In orthopaedic surgery, the exact construct of an external fixation device needs to be adjusted to fit shapes and sizes of patient populations. A typical device is composed of bars, pins and clamps. Often, large body sizes require large pin spacing as well as deep pin insertion depth to achieve a good fixation or alignment. As a result, different patients may have different device configurations. Therefore, the effect of different insertion depth and pin spacing on device tip heating shall be investigated. In most practices, the connecting bars are made of metal to retain mechanical strength. Recently, other materials, such as carbon-fiber and plastic glass have been proposed/tested for such purposes. Therefore, the effects of using different connecting bar in MRI heating shall also be investigated.
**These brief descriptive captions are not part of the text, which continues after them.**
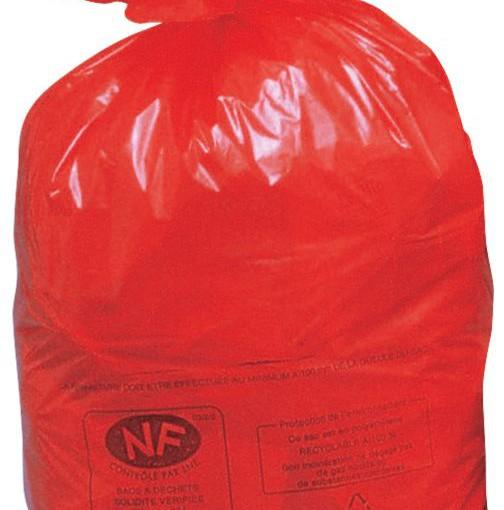 500 bolsas de recuperación NF rojas, 50 L 1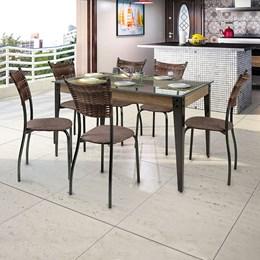 Conjunto Mesa Vidro 140X90 Com 6 Cadeiras Md05 AGLMS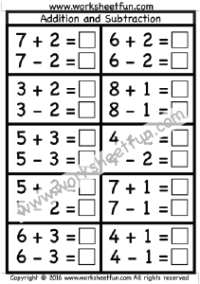 Addition and Subtraction – One Worksheet | Penjumlahan 1 | Pinterest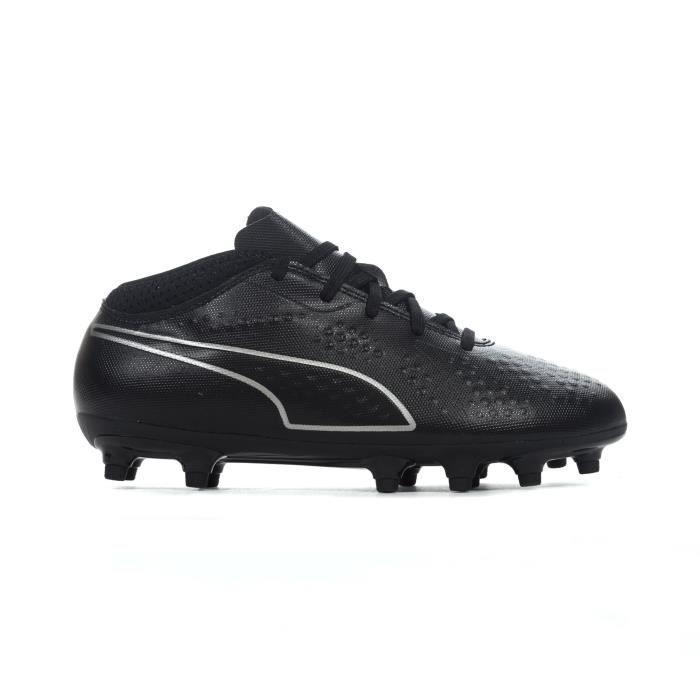 Chaussure de foot enfants Puma One 4 FG Firm Ground Eclipse Noir / Argent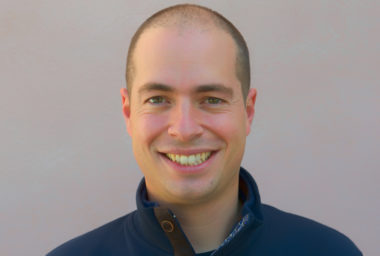 Anthony Silvano
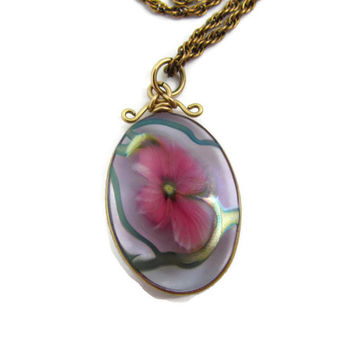 David Lotton Signed 1993 Glass Art Pendant Flower Cameo Pendant Necklace 14K Gold Fused Glass Flower Jewelry Lotton Pendant Signed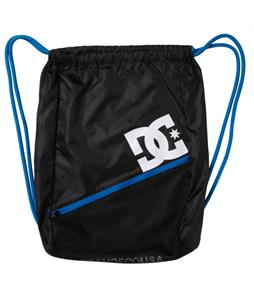 DC Vista Cinch Bag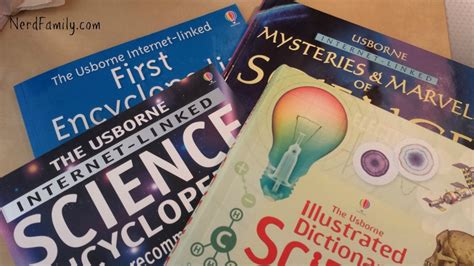 reference books science science reference books to on family
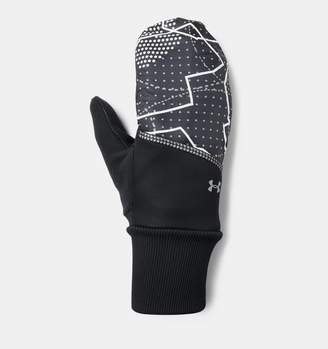 Under Armour Women's UA Convertible Gloves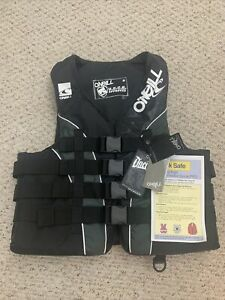 O'Neill Men's Superlite USCG Life Vest,Black/GrayWhite Size Large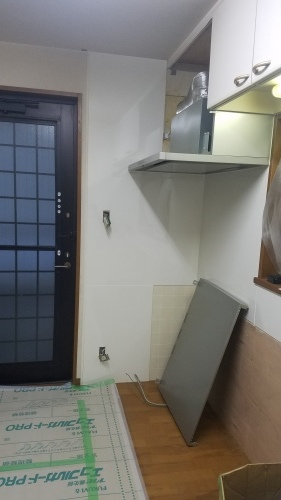 M様邸(安佐南区長楽寺)システムキッチン工事_d0125228_07511485.jpg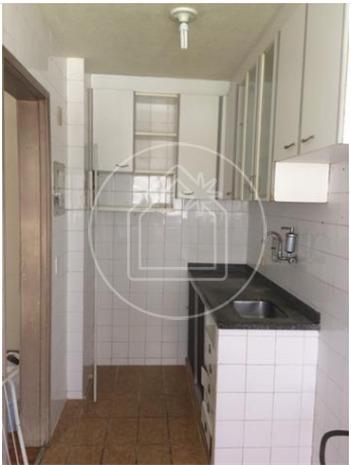 apartamento - ref: 825754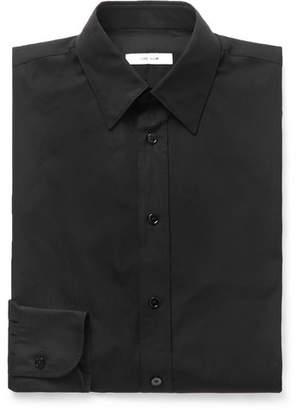 The Row Ahmet Sea Island Cotton-Poplin Shirt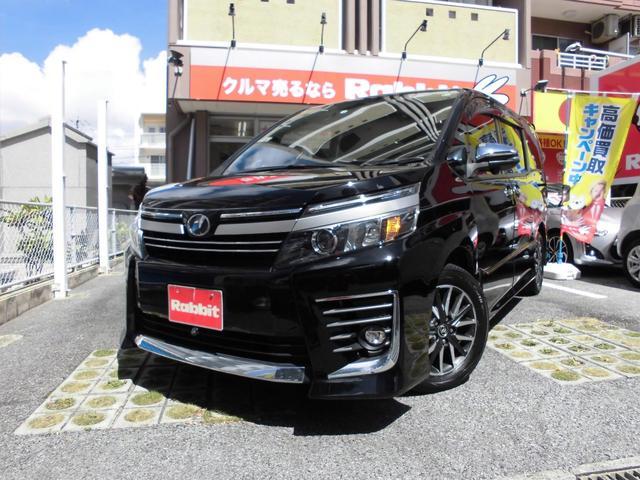 沖縄の中古車 トヨタ ヴォクシー 車両価格 209万円 リ済別 2016(平成28)年 5.1万km ブラック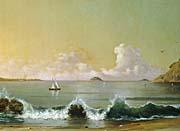 Martin Johnson Heade Rio de Janeiro Bay (right detail)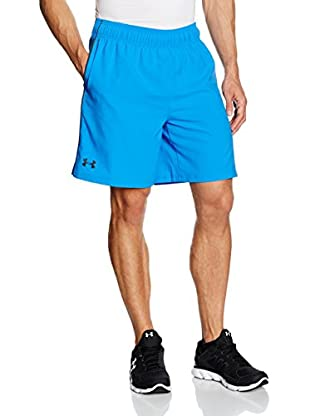 Under Armour Short Entrenamiento Ua Mirage Short 8''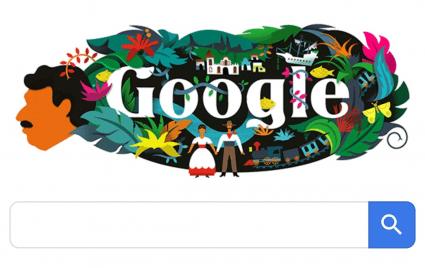 Imagen - Google dedica su Doodle al escritor Gabriel García Márquez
In this work, a comprehensive study of the external fixation construct parameters on the effect of MRI RF induced heating will be performed to understand the heating mechanism.


In this numerical investigation, the modeling/simulation procedure consists of the following four parts: (1) the development of the transmit RF coil, (2) the appropriate placement of device inside the ASTM phantom, (3) the electromagnetic simulations, and (4) the thermal simulations.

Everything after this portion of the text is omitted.